Since 2006, Army Reservists from 39 Canadian Brigade Group, which incorporates a strong complement from Vancouver Island, have fulfilled approximately 500 voluntary individual rotations to Task Force Afghanistan. Others have supported Domestic Operations, including Operation Podium – the military support to the RCMP for the security of the 2010 Vancouver Olympic and Paralympic Winter Games, which came under the command of Joint Task Force Games, based at CFB Esquimalt.

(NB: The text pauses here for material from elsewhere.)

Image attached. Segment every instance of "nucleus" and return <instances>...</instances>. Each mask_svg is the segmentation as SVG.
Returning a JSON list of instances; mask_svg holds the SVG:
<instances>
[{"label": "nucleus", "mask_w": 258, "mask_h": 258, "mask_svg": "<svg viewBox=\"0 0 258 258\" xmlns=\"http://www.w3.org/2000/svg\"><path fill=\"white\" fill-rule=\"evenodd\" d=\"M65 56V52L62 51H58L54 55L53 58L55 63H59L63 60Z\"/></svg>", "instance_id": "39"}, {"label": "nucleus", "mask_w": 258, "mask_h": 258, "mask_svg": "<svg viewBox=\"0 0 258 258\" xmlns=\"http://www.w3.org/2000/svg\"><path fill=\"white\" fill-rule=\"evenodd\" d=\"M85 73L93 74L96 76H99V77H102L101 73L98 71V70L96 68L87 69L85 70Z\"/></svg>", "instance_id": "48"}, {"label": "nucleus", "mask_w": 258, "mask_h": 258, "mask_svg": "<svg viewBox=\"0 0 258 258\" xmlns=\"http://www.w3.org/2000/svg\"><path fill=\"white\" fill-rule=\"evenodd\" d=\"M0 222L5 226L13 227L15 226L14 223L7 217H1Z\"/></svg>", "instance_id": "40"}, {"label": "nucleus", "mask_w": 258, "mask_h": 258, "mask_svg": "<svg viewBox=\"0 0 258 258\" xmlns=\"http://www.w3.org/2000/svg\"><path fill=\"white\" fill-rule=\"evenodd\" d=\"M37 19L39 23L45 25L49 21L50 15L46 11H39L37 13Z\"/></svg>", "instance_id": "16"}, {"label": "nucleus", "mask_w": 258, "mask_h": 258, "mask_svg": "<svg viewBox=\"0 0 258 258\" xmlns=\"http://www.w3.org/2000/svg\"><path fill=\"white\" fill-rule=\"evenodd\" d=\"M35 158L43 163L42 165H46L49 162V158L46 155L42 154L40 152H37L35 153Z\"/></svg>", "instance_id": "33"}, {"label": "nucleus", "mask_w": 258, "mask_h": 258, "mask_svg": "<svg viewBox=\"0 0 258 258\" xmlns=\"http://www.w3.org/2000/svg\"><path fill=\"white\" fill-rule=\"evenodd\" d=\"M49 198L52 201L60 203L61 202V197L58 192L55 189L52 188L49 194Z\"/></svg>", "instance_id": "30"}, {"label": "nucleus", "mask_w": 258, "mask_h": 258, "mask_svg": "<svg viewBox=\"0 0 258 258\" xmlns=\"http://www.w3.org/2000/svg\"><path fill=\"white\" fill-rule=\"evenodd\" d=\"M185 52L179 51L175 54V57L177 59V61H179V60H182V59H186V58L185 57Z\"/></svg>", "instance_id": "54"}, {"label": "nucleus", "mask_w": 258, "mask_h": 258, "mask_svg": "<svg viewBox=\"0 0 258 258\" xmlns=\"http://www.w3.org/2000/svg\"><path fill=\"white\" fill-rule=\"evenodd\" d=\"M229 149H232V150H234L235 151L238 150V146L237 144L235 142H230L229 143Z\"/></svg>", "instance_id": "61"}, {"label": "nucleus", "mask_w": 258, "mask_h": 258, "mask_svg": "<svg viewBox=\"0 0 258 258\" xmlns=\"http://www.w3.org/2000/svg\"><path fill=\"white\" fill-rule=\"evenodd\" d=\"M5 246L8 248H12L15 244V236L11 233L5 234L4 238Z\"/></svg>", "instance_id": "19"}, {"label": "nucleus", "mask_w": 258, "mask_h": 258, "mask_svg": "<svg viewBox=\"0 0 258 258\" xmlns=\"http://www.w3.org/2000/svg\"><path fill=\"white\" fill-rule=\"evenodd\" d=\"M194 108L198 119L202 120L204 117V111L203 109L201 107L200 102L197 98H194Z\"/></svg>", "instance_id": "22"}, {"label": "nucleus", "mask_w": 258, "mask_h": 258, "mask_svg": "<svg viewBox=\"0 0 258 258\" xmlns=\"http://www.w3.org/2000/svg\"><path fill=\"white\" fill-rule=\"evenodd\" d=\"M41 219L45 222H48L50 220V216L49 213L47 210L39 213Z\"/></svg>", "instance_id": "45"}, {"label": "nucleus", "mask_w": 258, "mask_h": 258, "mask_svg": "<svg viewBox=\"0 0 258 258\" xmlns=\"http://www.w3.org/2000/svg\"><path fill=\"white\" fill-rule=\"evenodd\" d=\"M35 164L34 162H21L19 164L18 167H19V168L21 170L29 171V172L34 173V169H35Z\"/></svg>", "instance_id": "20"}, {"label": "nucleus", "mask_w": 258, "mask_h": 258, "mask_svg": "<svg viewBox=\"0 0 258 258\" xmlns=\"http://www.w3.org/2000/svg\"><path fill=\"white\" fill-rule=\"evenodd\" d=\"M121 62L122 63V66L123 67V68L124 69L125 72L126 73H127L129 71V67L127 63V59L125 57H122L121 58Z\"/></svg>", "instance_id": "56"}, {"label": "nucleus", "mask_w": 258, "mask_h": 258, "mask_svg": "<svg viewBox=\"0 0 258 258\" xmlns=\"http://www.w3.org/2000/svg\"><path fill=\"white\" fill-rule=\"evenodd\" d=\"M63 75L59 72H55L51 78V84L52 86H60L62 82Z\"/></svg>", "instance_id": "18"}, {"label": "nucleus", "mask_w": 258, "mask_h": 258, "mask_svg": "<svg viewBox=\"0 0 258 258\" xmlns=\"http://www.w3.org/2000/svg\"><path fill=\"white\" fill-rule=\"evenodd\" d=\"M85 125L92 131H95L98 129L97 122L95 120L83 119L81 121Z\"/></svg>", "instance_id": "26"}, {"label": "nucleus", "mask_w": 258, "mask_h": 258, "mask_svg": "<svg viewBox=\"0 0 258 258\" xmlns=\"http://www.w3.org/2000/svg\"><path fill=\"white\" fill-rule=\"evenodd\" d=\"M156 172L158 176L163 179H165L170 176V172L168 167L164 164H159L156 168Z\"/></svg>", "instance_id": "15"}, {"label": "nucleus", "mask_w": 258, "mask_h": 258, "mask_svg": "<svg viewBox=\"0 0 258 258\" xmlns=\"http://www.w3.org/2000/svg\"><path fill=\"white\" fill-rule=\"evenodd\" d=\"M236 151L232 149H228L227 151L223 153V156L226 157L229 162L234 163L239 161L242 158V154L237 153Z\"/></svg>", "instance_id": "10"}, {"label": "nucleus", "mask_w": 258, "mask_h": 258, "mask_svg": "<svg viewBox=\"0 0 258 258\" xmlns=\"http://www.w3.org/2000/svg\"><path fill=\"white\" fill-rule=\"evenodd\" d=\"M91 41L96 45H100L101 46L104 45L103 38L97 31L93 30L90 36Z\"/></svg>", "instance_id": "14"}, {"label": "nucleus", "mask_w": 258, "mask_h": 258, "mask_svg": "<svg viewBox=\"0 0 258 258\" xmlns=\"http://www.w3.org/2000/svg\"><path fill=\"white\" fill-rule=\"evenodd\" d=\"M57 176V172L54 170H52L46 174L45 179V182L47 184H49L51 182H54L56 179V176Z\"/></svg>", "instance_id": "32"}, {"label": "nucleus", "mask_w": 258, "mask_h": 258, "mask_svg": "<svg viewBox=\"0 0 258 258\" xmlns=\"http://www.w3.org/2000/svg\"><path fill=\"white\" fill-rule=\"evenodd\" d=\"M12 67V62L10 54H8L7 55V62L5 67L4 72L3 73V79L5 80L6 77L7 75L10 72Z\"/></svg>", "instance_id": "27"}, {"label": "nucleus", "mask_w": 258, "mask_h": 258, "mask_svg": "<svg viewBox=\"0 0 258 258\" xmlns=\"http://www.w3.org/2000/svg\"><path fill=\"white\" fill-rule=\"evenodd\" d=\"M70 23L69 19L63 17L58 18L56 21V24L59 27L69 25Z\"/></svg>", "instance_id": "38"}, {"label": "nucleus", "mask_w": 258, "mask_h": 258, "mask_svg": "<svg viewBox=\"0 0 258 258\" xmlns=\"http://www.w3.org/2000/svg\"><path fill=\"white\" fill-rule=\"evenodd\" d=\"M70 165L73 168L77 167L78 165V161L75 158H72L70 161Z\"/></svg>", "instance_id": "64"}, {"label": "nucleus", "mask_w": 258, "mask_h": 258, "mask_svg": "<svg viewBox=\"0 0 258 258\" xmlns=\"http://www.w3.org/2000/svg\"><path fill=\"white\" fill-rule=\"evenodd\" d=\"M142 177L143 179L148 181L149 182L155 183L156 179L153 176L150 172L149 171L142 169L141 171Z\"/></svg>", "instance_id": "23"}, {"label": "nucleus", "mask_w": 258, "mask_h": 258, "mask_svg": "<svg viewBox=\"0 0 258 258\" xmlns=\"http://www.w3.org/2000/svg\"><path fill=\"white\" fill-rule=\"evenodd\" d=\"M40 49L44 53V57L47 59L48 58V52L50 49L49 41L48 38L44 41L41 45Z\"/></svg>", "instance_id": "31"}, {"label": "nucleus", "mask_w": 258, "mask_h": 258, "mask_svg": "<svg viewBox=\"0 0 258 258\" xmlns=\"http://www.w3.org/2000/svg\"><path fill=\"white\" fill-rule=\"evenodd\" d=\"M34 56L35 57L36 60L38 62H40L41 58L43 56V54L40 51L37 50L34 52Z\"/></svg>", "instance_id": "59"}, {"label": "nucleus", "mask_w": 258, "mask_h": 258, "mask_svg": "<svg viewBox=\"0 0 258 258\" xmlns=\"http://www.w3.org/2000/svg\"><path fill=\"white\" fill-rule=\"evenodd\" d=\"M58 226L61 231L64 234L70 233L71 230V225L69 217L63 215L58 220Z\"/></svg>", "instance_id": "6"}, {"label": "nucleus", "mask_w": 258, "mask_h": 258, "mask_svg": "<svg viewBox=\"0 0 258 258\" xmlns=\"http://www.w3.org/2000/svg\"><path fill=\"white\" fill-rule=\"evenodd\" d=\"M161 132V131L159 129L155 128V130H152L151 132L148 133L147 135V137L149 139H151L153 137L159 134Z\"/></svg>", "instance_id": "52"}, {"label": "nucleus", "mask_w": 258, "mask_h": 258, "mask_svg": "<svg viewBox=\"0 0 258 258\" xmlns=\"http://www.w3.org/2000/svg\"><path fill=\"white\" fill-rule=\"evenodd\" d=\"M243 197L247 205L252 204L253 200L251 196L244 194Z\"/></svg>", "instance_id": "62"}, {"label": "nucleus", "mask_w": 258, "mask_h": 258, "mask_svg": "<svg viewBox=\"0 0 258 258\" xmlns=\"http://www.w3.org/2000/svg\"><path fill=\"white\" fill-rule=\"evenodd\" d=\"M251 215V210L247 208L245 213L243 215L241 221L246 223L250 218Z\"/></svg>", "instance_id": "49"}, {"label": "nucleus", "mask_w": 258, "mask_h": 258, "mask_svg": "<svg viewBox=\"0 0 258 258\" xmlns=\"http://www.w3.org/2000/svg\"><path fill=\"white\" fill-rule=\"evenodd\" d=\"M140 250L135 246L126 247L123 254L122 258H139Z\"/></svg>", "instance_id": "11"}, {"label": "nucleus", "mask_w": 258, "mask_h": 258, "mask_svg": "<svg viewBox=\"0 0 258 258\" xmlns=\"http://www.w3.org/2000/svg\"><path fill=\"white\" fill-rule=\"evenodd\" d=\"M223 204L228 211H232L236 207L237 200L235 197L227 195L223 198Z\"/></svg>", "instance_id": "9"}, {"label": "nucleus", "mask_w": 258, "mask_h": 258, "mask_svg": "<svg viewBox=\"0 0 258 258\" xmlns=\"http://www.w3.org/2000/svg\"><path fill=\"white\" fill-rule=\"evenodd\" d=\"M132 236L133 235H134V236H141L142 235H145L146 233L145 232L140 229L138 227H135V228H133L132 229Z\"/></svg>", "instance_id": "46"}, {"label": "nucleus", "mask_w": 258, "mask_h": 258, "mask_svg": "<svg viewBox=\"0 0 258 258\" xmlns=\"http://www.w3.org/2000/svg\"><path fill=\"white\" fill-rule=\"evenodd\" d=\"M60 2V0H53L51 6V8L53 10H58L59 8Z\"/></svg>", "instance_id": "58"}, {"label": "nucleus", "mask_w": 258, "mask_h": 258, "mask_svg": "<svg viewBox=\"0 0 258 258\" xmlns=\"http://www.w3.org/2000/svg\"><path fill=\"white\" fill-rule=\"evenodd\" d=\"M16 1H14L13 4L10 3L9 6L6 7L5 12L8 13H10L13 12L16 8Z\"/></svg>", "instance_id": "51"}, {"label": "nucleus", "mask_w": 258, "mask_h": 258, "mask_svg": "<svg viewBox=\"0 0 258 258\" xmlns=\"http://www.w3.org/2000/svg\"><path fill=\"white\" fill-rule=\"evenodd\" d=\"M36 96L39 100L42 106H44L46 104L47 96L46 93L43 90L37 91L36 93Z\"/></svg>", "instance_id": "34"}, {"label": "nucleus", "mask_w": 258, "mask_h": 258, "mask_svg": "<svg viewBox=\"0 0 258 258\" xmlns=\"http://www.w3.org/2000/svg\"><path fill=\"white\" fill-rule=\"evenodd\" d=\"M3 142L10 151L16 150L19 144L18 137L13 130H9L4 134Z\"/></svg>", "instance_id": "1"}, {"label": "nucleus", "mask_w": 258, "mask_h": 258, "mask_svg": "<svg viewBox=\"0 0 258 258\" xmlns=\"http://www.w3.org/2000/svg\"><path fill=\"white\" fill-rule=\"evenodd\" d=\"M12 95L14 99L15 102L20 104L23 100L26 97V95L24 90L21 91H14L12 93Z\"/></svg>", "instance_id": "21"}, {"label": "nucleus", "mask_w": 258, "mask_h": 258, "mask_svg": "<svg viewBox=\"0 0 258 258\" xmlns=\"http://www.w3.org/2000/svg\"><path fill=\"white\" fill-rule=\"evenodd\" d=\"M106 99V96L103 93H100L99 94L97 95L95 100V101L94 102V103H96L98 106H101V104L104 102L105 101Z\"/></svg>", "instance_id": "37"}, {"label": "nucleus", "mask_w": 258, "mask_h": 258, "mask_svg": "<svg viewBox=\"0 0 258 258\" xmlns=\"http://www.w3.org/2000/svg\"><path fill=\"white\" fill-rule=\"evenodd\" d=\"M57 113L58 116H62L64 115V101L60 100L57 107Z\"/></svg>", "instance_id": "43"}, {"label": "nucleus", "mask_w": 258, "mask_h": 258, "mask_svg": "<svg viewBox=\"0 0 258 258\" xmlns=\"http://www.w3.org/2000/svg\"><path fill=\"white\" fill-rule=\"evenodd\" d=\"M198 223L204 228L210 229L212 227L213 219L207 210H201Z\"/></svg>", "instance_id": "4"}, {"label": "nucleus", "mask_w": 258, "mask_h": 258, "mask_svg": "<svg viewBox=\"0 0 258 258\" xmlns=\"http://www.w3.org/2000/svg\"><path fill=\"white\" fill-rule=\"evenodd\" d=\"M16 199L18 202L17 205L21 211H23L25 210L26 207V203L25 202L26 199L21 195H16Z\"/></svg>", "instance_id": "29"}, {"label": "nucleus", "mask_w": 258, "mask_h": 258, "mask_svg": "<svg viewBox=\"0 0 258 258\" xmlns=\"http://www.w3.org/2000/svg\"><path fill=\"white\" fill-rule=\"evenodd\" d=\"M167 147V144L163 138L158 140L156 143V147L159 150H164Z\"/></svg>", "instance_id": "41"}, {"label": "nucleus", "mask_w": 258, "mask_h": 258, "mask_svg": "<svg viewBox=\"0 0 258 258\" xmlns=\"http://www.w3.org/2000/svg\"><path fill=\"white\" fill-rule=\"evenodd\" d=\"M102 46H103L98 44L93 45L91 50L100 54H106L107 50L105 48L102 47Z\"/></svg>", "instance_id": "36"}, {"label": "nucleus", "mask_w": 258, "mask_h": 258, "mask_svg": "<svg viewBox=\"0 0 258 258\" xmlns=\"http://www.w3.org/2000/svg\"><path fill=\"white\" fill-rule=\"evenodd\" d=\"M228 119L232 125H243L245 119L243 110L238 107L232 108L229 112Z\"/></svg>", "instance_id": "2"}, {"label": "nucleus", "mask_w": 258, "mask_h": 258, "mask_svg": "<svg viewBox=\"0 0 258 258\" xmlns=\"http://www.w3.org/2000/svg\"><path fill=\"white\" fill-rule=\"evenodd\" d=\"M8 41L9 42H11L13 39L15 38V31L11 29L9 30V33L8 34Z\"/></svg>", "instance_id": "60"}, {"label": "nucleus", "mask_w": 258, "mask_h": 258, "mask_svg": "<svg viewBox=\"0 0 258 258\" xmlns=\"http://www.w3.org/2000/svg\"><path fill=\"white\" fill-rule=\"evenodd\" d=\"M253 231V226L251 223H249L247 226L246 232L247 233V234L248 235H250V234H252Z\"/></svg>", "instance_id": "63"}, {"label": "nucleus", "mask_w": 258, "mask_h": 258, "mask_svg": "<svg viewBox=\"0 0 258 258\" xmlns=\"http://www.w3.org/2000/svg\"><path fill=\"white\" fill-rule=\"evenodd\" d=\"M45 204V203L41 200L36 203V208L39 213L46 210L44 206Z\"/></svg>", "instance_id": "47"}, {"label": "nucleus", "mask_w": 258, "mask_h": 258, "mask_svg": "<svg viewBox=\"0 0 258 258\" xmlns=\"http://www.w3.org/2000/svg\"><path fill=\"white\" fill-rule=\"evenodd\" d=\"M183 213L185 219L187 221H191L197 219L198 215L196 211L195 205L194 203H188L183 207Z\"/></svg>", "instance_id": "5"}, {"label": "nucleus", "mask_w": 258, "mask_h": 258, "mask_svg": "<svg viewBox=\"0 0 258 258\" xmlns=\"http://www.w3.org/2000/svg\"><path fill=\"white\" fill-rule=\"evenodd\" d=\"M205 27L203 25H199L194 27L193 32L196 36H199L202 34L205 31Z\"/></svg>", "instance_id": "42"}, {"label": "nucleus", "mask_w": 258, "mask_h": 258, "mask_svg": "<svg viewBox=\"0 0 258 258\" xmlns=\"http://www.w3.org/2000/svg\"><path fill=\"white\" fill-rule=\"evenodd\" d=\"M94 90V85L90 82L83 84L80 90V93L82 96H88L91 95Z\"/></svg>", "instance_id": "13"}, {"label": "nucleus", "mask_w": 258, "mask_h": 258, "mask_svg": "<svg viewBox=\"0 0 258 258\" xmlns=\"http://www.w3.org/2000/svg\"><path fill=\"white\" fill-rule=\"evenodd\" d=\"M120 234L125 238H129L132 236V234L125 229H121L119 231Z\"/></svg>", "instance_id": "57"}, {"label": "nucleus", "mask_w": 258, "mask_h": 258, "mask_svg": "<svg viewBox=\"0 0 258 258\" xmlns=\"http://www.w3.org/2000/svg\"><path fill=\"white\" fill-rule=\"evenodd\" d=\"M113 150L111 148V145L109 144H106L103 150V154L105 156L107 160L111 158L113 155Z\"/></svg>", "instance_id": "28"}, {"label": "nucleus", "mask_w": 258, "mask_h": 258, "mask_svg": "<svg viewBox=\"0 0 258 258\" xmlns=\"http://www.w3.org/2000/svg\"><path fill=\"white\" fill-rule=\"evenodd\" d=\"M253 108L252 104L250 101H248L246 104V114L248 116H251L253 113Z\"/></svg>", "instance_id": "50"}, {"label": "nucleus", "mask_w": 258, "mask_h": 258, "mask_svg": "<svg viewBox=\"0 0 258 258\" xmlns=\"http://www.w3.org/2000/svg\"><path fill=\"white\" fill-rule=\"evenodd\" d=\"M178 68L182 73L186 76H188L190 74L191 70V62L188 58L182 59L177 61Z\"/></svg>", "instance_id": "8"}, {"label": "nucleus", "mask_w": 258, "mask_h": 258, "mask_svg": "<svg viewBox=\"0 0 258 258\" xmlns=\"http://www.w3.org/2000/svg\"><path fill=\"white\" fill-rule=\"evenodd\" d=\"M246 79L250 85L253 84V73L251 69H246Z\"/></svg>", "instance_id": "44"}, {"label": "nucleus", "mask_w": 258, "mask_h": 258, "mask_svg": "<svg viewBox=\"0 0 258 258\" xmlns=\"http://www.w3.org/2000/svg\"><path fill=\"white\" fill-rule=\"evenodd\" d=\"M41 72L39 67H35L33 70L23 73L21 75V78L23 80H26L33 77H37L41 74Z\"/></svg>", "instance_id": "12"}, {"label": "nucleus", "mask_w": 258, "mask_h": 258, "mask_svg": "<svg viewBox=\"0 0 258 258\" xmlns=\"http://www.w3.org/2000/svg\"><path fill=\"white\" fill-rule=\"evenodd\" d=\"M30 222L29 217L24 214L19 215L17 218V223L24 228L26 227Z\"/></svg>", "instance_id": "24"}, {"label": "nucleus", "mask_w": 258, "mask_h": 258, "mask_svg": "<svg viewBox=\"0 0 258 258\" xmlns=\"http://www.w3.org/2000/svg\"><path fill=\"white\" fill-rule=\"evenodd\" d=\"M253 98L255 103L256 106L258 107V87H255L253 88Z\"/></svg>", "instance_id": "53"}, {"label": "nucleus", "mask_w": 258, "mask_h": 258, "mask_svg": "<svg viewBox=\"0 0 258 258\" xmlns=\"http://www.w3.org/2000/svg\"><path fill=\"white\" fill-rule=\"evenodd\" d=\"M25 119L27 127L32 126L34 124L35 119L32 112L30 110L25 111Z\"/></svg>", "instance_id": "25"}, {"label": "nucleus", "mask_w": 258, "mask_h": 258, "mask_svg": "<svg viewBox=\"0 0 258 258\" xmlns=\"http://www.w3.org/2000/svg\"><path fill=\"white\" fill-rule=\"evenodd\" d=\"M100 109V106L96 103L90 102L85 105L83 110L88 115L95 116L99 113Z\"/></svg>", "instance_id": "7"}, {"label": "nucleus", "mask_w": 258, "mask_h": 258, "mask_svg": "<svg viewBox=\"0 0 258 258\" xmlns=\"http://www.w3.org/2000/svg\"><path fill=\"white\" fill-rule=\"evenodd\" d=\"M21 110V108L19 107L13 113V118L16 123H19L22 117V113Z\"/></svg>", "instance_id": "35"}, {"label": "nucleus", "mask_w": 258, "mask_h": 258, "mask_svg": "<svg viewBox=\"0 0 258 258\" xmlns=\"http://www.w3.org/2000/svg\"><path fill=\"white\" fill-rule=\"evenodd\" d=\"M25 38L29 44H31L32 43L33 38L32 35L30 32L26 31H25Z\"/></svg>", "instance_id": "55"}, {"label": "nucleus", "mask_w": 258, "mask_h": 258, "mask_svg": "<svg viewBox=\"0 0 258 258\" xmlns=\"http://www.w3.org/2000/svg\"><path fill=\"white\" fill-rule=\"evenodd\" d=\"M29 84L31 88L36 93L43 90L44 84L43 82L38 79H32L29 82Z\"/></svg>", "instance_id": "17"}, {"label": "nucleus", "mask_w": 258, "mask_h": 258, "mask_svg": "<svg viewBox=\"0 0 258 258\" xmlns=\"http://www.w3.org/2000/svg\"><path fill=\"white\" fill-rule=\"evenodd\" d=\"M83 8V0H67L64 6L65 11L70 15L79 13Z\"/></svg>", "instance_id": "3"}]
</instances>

The skills gained during Exercise Cougar Salvo, International and Domestic Operations, and other Reserve commitments extend well beyond the military environment. Approximately 30 civilian organizational leaders, primarily employers of Reservists, visited the exercise to witness the culminating tactical scenario and observe the troops in action, and to gain an appreciation of their leadership and other skills that can be invested in their civilian workplaces and communities.  

The next major Army Reserve exercise in western Canada, Exercise Western Defender, will take place in Wainwright in August 2013. Army Reservists from 39 Canadian Brigade Group will be able to further strengthen their skills developed during Exercise Cougar Salvo 12.

Captain Howard Hisdal is a Primary Reserve officer in The British Columbia Dragoons in Kelowna, and a history professor at Okanagan College in his civilian career.